There are tons of things we can be proud of, however, I would be more specific on the points I'll be sharing on this blog.
(1) One great outcome was when we plan to separate the node application worker process and taking the path of cronjob from host rather than the nodejs cron approach. This gives us more room to control the process resources, depending on the host resource.
|The blue line is the one referring to the "cronserver"|
Imagine if we didn't separate this processes and host it on the same server where the application is running. What would you think will happen? For sure, hammering of resources will take place as concurrency will become a factor in resource allocation. Worst, a process might die or become stale (zombie process) due to resource limitation -- which means, application errors and timeouts are expected from time to time.
(2) Our Backend APIs are designed in a modular way (if you want to know how we are architecting our platform, you can read more about it here). Which means that changes for certain functions won't be affecting other models, limiting issues in having additional feature requests.
(3) Fully utilizing the content-delivery-network offering of AWS (Cloudfront) and Cloudinary, our Frontend and Wordpress landing pages have extremely increased the loading and response time of our website assets. Known to affect SEO rankings and better user engagement -- we expect to have great conversion rate (which at the moment, proven "working" as per the numbers shown on Google Analytics).
(5) Incorporating tools like Rollbar and Jenkins has been a winning decision for us. This helps everyone isolate an issue and mitigate "unknown" errors. Along side with the TDD approach we've observe in crafting our backend/frontend applications.

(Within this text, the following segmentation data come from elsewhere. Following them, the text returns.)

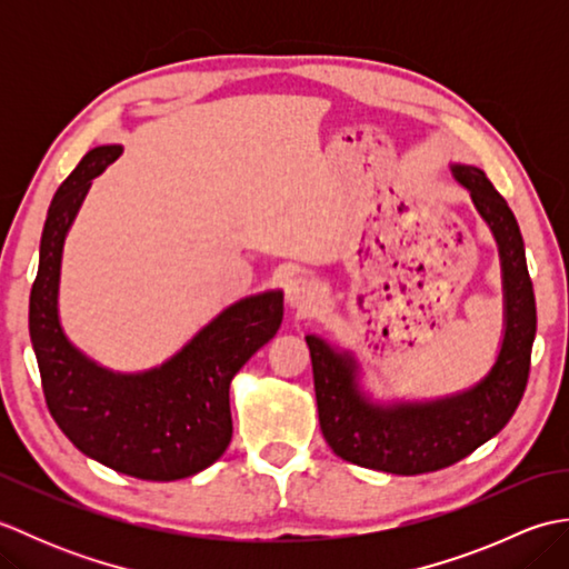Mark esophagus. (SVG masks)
Instances as JSON below:
<instances>
[{
  "label": "esophagus",
  "mask_w": 569,
  "mask_h": 569,
  "mask_svg": "<svg viewBox=\"0 0 569 569\" xmlns=\"http://www.w3.org/2000/svg\"><path fill=\"white\" fill-rule=\"evenodd\" d=\"M318 300V288L306 276H293L286 283V303L298 310H310Z\"/></svg>",
  "instance_id": "obj_1"
}]
</instances>
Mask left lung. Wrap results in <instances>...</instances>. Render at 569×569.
<instances>
[{
    "instance_id": "1",
    "label": "left lung",
    "mask_w": 569,
    "mask_h": 569,
    "mask_svg": "<svg viewBox=\"0 0 569 569\" xmlns=\"http://www.w3.org/2000/svg\"><path fill=\"white\" fill-rule=\"evenodd\" d=\"M450 171L469 190L499 247L503 337L485 377L469 389L430 401H377L361 389V367L349 349L306 335L325 440L347 462L389 475H426L475 452L511 420L528 381L536 296L521 229L481 168L452 163Z\"/></svg>"
}]
</instances>
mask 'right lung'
I'll list each match as a JSON object with an SVG mask.
<instances>
[{
    "mask_svg": "<svg viewBox=\"0 0 569 569\" xmlns=\"http://www.w3.org/2000/svg\"><path fill=\"white\" fill-rule=\"evenodd\" d=\"M119 156V143L88 151L53 196L29 300V332L48 410L66 438L122 475L176 481L224 455L232 440L229 383L281 328L283 291L239 298L159 367L112 371L80 352L58 316L60 261L92 178Z\"/></svg>",
    "mask_w": 569,
    "mask_h": 569,
    "instance_id": "obj_1",
    "label": "right lung"
}]
</instances>
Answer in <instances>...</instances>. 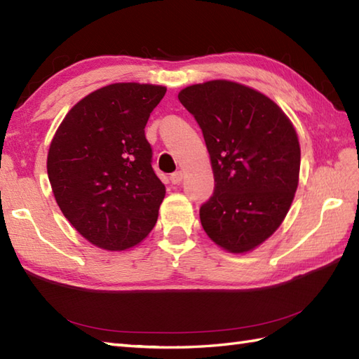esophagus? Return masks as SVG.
Here are the masks:
<instances>
[{
  "label": "esophagus",
  "instance_id": "34e87169",
  "mask_svg": "<svg viewBox=\"0 0 359 359\" xmlns=\"http://www.w3.org/2000/svg\"><path fill=\"white\" fill-rule=\"evenodd\" d=\"M182 179H184V174H182V171H175V172H172V174L170 175V180H171V184H174V185L180 184Z\"/></svg>",
  "mask_w": 359,
  "mask_h": 359
}]
</instances>
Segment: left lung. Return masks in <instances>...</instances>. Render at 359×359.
I'll return each mask as SVG.
<instances>
[{
	"label": "left lung",
	"instance_id": "obj_1",
	"mask_svg": "<svg viewBox=\"0 0 359 359\" xmlns=\"http://www.w3.org/2000/svg\"><path fill=\"white\" fill-rule=\"evenodd\" d=\"M179 100L202 129L215 174L201 207L205 233L230 253L256 248L278 230L297 188L292 121L269 97L228 80L188 86Z\"/></svg>",
	"mask_w": 359,
	"mask_h": 359
}]
</instances>
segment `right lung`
<instances>
[{"mask_svg":"<svg viewBox=\"0 0 359 359\" xmlns=\"http://www.w3.org/2000/svg\"><path fill=\"white\" fill-rule=\"evenodd\" d=\"M165 86L114 83L66 114L48 154V175L65 217L94 245L121 251L154 228L165 185L144 137Z\"/></svg>","mask_w":359,"mask_h":359,"instance_id":"1","label":"right lung"}]
</instances>
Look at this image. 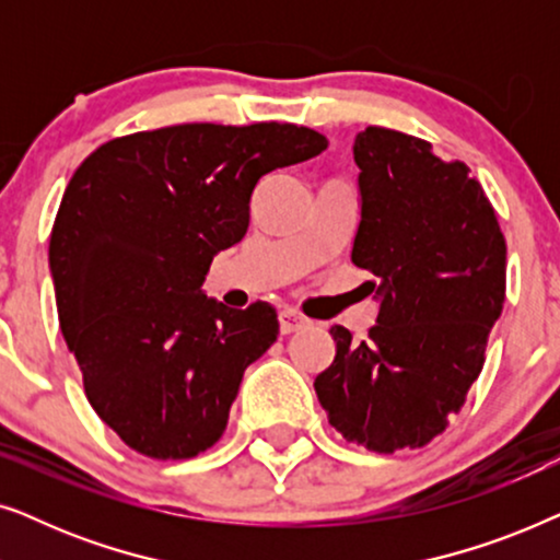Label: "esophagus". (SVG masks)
<instances>
[{
    "label": "esophagus",
    "instance_id": "34e87169",
    "mask_svg": "<svg viewBox=\"0 0 560 560\" xmlns=\"http://www.w3.org/2000/svg\"><path fill=\"white\" fill-rule=\"evenodd\" d=\"M278 320H280V331H282V334L301 331V328L308 326V318L301 316V313L293 311V308H282V311L278 313Z\"/></svg>",
    "mask_w": 560,
    "mask_h": 560
}]
</instances>
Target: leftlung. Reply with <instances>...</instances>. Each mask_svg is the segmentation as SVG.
Wrapping results in <instances>:
<instances>
[{
  "instance_id": "8db88e82",
  "label": "left lung",
  "mask_w": 560,
  "mask_h": 560,
  "mask_svg": "<svg viewBox=\"0 0 560 560\" xmlns=\"http://www.w3.org/2000/svg\"><path fill=\"white\" fill-rule=\"evenodd\" d=\"M359 224L351 262L377 278L364 341L331 326L316 387L328 423L377 454L420 448L462 410L504 303L508 244L464 163L385 127L354 140Z\"/></svg>"
}]
</instances>
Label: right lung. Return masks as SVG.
<instances>
[{"label":"right lung","instance_id":"1","mask_svg":"<svg viewBox=\"0 0 560 560\" xmlns=\"http://www.w3.org/2000/svg\"><path fill=\"white\" fill-rule=\"evenodd\" d=\"M326 148L278 121L175 125L106 142L73 173L48 249L60 331L91 408L129 448L190 458L221 439L278 313L229 308L203 280L247 234L257 183Z\"/></svg>","mask_w":560,"mask_h":560}]
</instances>
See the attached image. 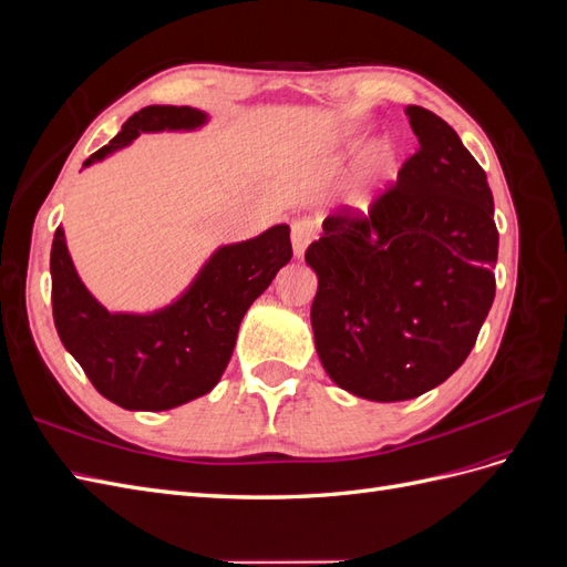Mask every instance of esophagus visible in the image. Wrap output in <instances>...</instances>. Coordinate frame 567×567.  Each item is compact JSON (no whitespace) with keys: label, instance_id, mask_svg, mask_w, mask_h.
Wrapping results in <instances>:
<instances>
[{"label":"esophagus","instance_id":"34e87169","mask_svg":"<svg viewBox=\"0 0 567 567\" xmlns=\"http://www.w3.org/2000/svg\"><path fill=\"white\" fill-rule=\"evenodd\" d=\"M315 234H317L315 219L302 217V219L293 221V227H290V241H293V255L298 257V260L305 255V248L312 244Z\"/></svg>","mask_w":567,"mask_h":567}]
</instances>
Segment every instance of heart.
<instances>
[{"mask_svg":"<svg viewBox=\"0 0 567 567\" xmlns=\"http://www.w3.org/2000/svg\"><path fill=\"white\" fill-rule=\"evenodd\" d=\"M392 158H390V151L379 146L369 151V156L362 165V173H359V179H357V186L352 192V203L359 205V208H367V205L373 200V194L375 188H379L381 179L385 177L388 167H390Z\"/></svg>","mask_w":567,"mask_h":567,"instance_id":"heart-1","label":"heart"}]
</instances>
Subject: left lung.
<instances>
[{
  "label": "left lung",
  "mask_w": 567,
  "mask_h": 567,
  "mask_svg": "<svg viewBox=\"0 0 567 567\" xmlns=\"http://www.w3.org/2000/svg\"><path fill=\"white\" fill-rule=\"evenodd\" d=\"M419 151L369 215L342 208L305 252L317 274L312 331L331 381L402 402L466 362L494 302L499 234L485 169L458 134L406 106Z\"/></svg>",
  "instance_id": "1"
}]
</instances>
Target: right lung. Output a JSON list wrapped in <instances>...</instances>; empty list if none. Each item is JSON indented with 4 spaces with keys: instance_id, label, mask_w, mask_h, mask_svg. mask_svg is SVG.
I'll list each match as a JSON object with an SVG mask.
<instances>
[{
    "instance_id": "obj_1",
    "label": "right lung",
    "mask_w": 567,
    "mask_h": 567,
    "mask_svg": "<svg viewBox=\"0 0 567 567\" xmlns=\"http://www.w3.org/2000/svg\"><path fill=\"white\" fill-rule=\"evenodd\" d=\"M208 113L146 106L82 163L90 167L130 146L142 132H194ZM290 229L277 225L241 244L219 246L182 293L153 312H109L68 252L59 227L51 244V307L63 348L113 404L167 411L208 394L225 373L248 307L290 262Z\"/></svg>"
}]
</instances>
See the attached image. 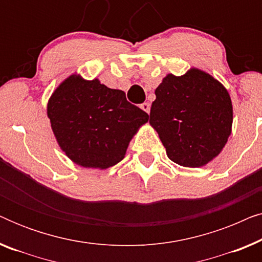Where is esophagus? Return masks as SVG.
Returning a JSON list of instances; mask_svg holds the SVG:
<instances>
[{
  "label": "esophagus",
  "mask_w": 262,
  "mask_h": 262,
  "mask_svg": "<svg viewBox=\"0 0 262 262\" xmlns=\"http://www.w3.org/2000/svg\"><path fill=\"white\" fill-rule=\"evenodd\" d=\"M141 108L144 111V112L149 113L150 112V103L149 102H143L141 105Z\"/></svg>",
  "instance_id": "1"
}]
</instances>
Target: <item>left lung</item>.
<instances>
[{
    "mask_svg": "<svg viewBox=\"0 0 262 262\" xmlns=\"http://www.w3.org/2000/svg\"><path fill=\"white\" fill-rule=\"evenodd\" d=\"M149 123L167 156L182 167H203L220 155L231 134L232 105L224 85L195 68L168 74L155 91Z\"/></svg>",
    "mask_w": 262,
    "mask_h": 262,
    "instance_id": "obj_1",
    "label": "left lung"
}]
</instances>
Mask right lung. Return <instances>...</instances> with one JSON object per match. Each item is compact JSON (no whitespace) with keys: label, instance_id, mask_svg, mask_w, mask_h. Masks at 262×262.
Listing matches in <instances>:
<instances>
[{"label":"right lung","instance_id":"1","mask_svg":"<svg viewBox=\"0 0 262 262\" xmlns=\"http://www.w3.org/2000/svg\"><path fill=\"white\" fill-rule=\"evenodd\" d=\"M48 117L66 155L78 166L99 169L120 162L134 135L149 119L123 91L75 74L52 93Z\"/></svg>","mask_w":262,"mask_h":262}]
</instances>
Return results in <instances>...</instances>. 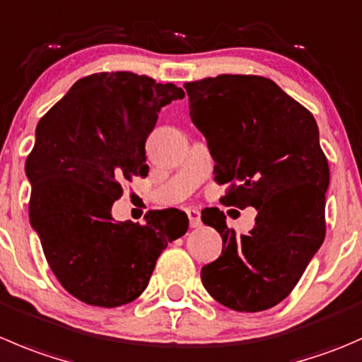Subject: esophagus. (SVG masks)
I'll use <instances>...</instances> for the list:
<instances>
[{"mask_svg":"<svg viewBox=\"0 0 362 362\" xmlns=\"http://www.w3.org/2000/svg\"><path fill=\"white\" fill-rule=\"evenodd\" d=\"M187 216H189V224H191V228L202 226V216H199V210L187 209Z\"/></svg>","mask_w":362,"mask_h":362,"instance_id":"1","label":"esophagus"}]
</instances>
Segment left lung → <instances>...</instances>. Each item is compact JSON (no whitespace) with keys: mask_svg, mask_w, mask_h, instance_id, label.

We've also created automation deployment scripts via Ansible (triggered via Slack command -- chatops), which made it handy for engineers to work on their code and test in different environments.
So what are the initiative we've implemented knowing the lapses?
3 weeks after the launch date, we've huddled for half a day to talk about everything about the past 6 months of working building the platform. This was a sort of a retrospective + postmortem session to everyone inside Engineering.
Here are some agreements we've come up:
- Giving everyone the freedom to experiment and innovate but at the same time, held them responsible for whatever the code will do (accountability matters more, now).
- Documentation will always be up-to-date. Classification of notes should also be considered. Like user-specific, developer-specific, code-specific and overview-of-everything (for our board of directors and stake holders).
- Rules and Guides should be in black-and-white. Rather than relying on someone's greater knowledge, we aim to avoid human biases and make sure what's agreed are written down and followed. Inside Onerent's Engineering Department, no one is above our engineering bible.
There are still a lot of things we're planning to add to shape our Engineering Culture.
I'll be a matter of time for us to nail down what is best for us, but at least -- there's an improvement from time to time.
At the end of the day, it's all about delivery. Keeping our promise to our customers, clients, investors and everyone working at Onerent is our fuel in building more advancements on the platform and it's always a work in progress.